- **MATERIAL PROVIDED**:
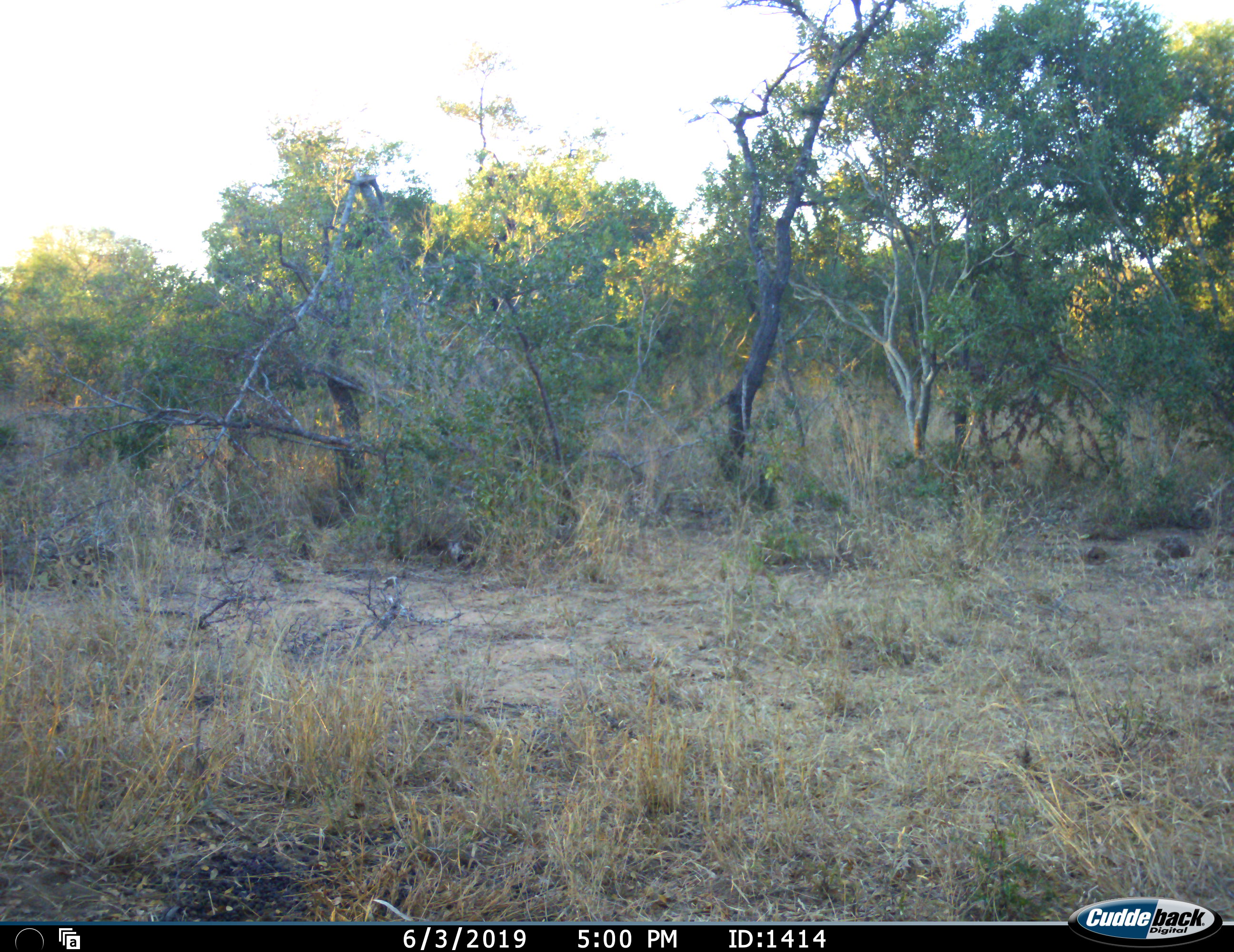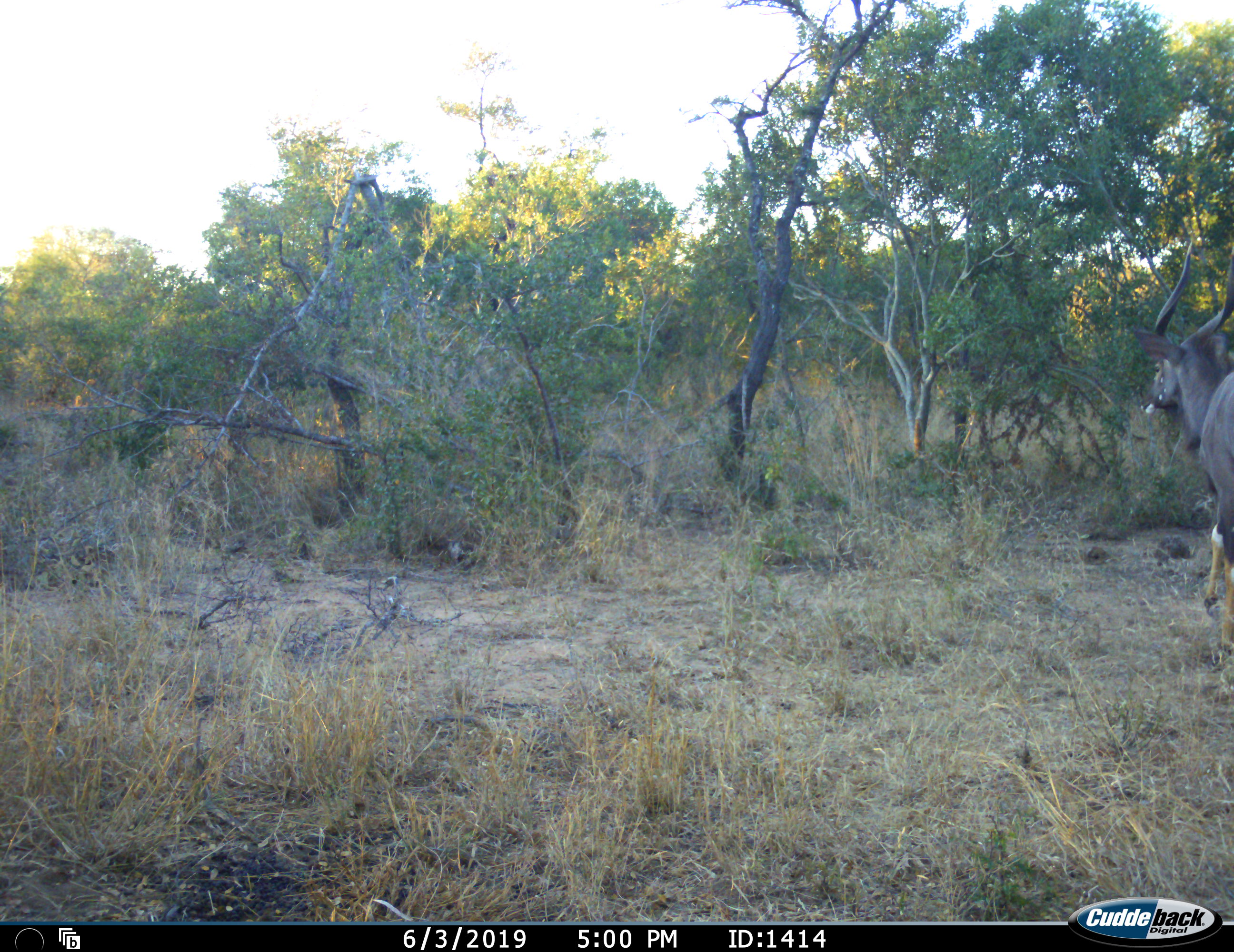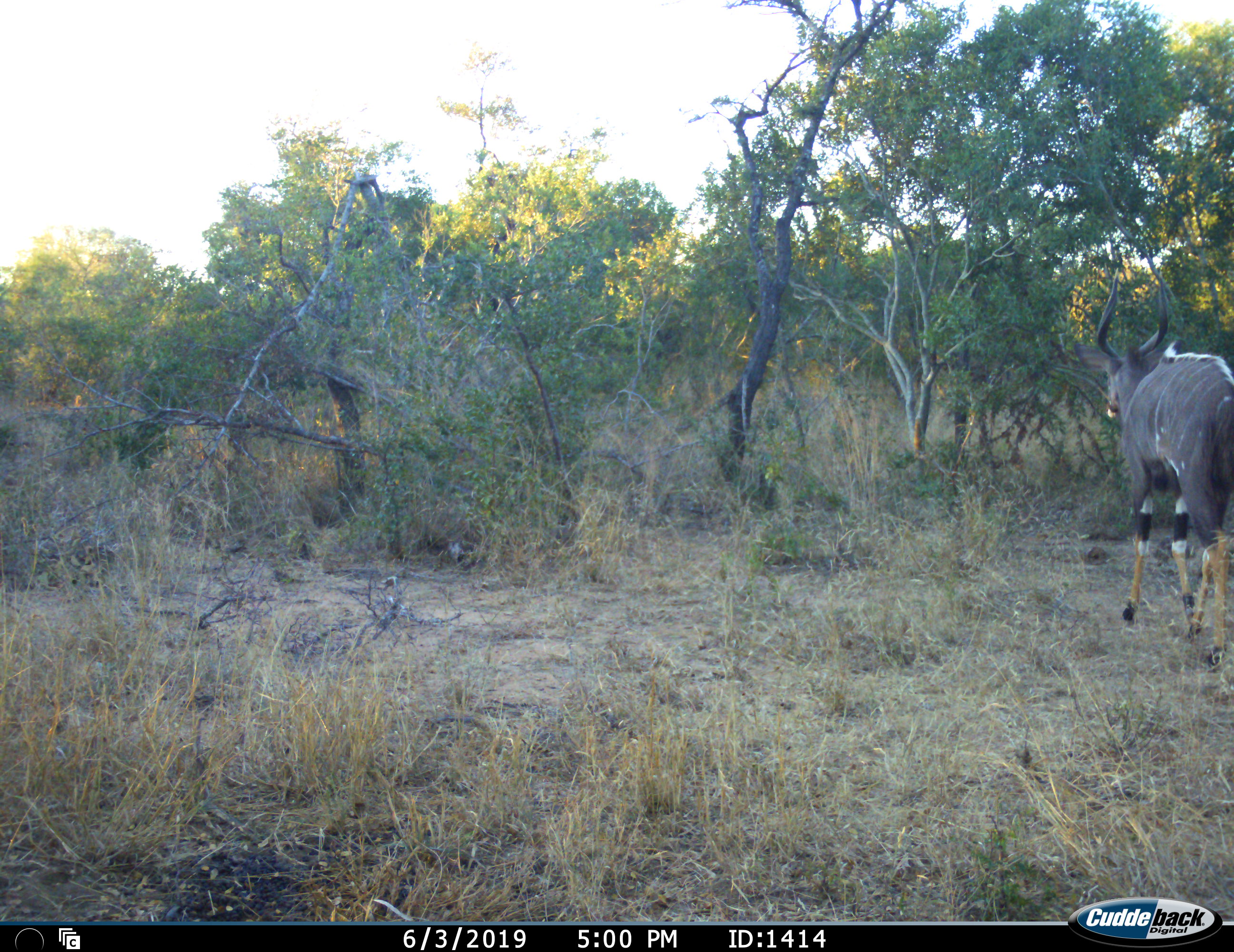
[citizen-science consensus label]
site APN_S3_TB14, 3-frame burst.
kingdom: Animalia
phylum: Chordata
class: Mammalia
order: Artiodactyla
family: Bovidae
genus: Tragelaphus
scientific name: Tragelaphus angasii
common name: nyala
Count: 1.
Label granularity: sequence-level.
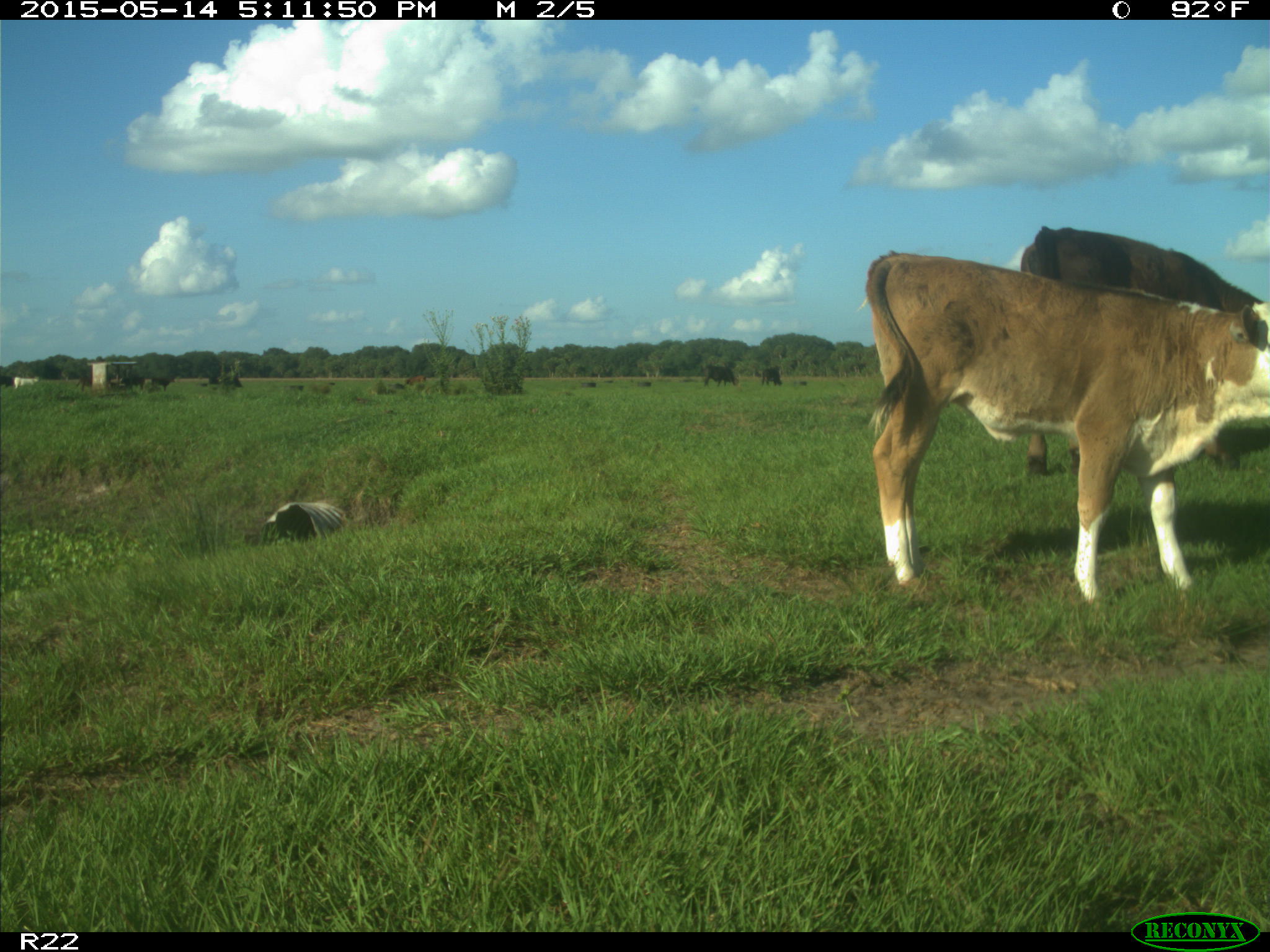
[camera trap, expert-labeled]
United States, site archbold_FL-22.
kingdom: Animalia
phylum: Chordata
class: Mammalia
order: Artiodactyla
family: Bovidae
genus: Bos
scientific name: Bos taurus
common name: domestic cow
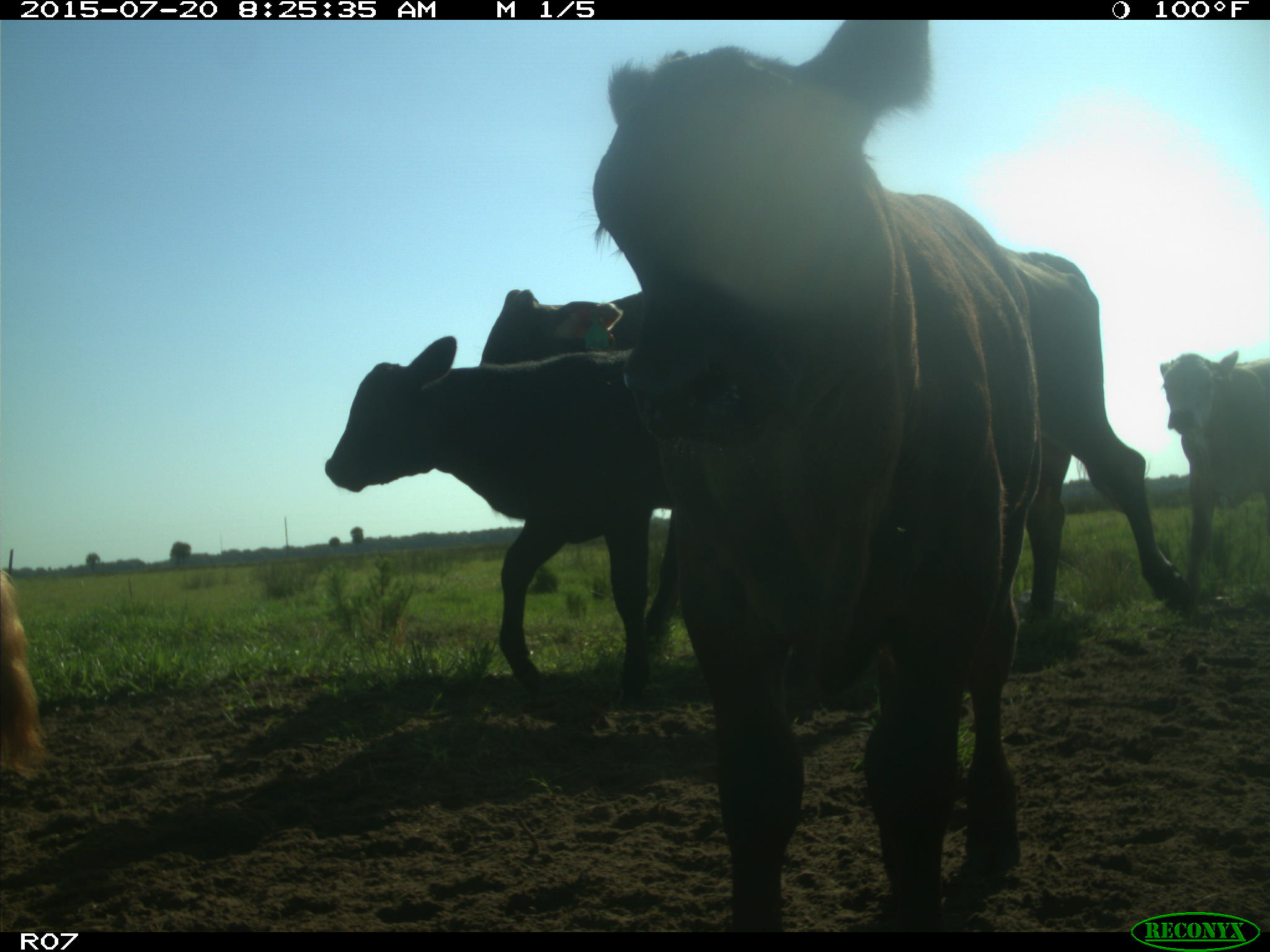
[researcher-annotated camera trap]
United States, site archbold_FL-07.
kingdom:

- **TRY IT**: Transcribe every entry word for word, but skip the pictures.

- **RESPONSE BELOW**:
[citizen-science consensus label]
site APN_S3_TB14, 3-frame burst.
kingdom: Animalia
phylum: Chordata
class: Mammalia
order: Artiodactyla
family: Bovidae
genus: Tragelaphus
scientific name: Tragelaphus angasii
common name: nyala
Count: 1.
Label granularity: sequence-level.
[camera trap, expert-labeled]
United States, site archbold_FL-22.
kingdom: Animalia
phylum: Chordata
class: Mammalia
order: Artiodactyla
family: Bovidae
genus: Bos
scientific name: Bos taurus
common name: domestic cow
[researcher-annotated camera trap]
United States, site archbold_FL-07.
kingdom:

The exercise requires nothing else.